Except this 4 Series doesn’t have two doors, it has five.

So now it’s a hatchback that just happens to be a member of the exclusive two-door club.

Confused yet? Well there’s more to come.

The “30” in its name did, for a decade or more, signify the size of the engine. In this case the brilliant, iconic BMW in-line six-cylinder that propelled such notably sharp devices as the 330i (more recently known as the 335i when two turbochargers were added and, of course, various iterations of the sublime M3).

Except this engine only has four cylinders.

Don’t blame BMW – it seems the same misfortune has also befuddled drivers of Audis and Benzes, all of whom have to forget everything they’ve ever learned about German naming conventions as engines continue to become smaller yet more powerful and less thirsty.

This is primarily to do with the growing prevalence of turbocharged engines, which in most variants of the 4 Series and 3 Series are now force-fed four-cylinders.

Back to the 430i Gran Coupe.

This new Beemer is a cracking machine – one that’s quick enough to be sporty, plush enough to be luxurious and big enough to be practical. Doubly so because of that big hatchback design. Sorry, Gran Coupe design.

For the record, BMW also has Gran Coupe versions of the smaller 2 Series and the flagship 8 Series – both variants which started as two-door coupes and mysteriously added three new entry points.

What hasn’t changed is the engaging, razor sharp handling of the 4 Series, supported in no small part by the sharpish performance of its two-litre, four-cylinder turbocharged engine (delivering a very adequate and accessible 190kW and 400nm) which is revvy and torquey all at the same time. The result is a car that is effortless when it needs to be and athletic when asked.

Tested here is the 430i which sits about middle of the 4-Series range with an asking price of $83,900 plus on-road costs. That’s about two grand more expensive than its prime rival, Audi’s A5 Sportback (yes, another name to remember). Mercedes doesn’t offer a hatchback/Sportback/Gran Coupe in this compact luxury class, although its C300 offers a sedan, coupe and cabriolet.

The 430’s asking price in the mid 80s not only provides more doors, but a lengthy list of tech and vanity inclusions. Think adaptive M suspension, Driving Assistant (navigation and lane departure) Professional, leather trim electric seats (heated) and a first-class audio system.

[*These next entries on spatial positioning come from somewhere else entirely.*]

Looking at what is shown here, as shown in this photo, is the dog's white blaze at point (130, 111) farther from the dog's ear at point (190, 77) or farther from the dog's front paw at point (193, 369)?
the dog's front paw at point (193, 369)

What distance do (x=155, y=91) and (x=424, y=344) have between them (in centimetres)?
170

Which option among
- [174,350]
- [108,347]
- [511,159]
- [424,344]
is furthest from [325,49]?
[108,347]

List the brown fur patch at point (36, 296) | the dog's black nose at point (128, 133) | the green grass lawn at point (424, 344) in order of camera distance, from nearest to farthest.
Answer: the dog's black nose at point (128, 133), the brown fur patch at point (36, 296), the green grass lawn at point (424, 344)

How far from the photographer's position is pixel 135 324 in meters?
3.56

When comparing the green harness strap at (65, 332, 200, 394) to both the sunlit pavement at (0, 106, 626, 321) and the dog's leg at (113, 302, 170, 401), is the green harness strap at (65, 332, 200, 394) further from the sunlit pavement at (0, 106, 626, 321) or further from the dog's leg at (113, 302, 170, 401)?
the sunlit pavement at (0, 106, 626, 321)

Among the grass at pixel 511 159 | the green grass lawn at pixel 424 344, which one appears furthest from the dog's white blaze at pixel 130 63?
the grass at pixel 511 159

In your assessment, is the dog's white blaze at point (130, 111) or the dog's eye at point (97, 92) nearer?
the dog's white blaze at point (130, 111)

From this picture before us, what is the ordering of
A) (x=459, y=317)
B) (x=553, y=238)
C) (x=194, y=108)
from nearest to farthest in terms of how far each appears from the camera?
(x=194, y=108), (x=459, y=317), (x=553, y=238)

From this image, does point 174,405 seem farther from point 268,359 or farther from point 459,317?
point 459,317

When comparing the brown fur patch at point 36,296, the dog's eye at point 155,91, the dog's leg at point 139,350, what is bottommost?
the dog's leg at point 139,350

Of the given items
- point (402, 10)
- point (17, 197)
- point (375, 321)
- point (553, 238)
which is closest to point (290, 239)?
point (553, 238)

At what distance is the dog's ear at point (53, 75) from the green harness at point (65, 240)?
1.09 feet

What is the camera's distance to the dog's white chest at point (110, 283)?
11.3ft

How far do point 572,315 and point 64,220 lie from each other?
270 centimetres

It’s also dynamically sound – 0-100km/h takes a sharpish 6.2 seconds, while that turbo four is modest on the fuel (a godsend at today’s prices) with an official average of 6.6L/100km.

This engine brings the grunt of a six with the modest thirst of a four.

And the Gran Coupe’s swoopy looks don’t have a negative impact on its practicality, with generous room for four adults (or two plus three) as well as almost 500 litres in boot space.

Where it doesn’t lack is in the looks department. Along with the elegantly sloped C-pillar that sets it apart from its 3-Series siblings the Gran Coupe enjoys the added practicality and easy-loading space that the big hatchback delivers.

It might not quite match the silent running of its electric stablemates like the new iX3, but the 430i is an accomplished freeway cruiser, with startlingly little wind or road noise entering the plush cabin.

Passengers feel special thanks to a thoroughly modern, thoroughly opulent cabin finish – an area of substantial improvement for BMW over the past few years.

And, of course one thing that didn’t need any improvement was the car’s road manners which, like virtually every model to wear the famous 3-Series or 4-Seres badge, is beyond reproach. Regardless of what it’s called.


* HOW BIG? It’s built on the same platform as the 3-Series sedan and 4-Series coupe, giving it generous interior space and almost 500L of cargo.

* HOW FAST? The 100km/h sprint takes just over six seconds, which is slick. If you want more performance, there’s the 440i, with a turbo six beneath the bonnet.

* HOW THIRSTY? Officially 6.6L/100km – but expect that to plunge on the open road.

* HOW MUCH? Prices for the Gran Coupe start at $75,900 for the 420i. The 430i costs $83,900.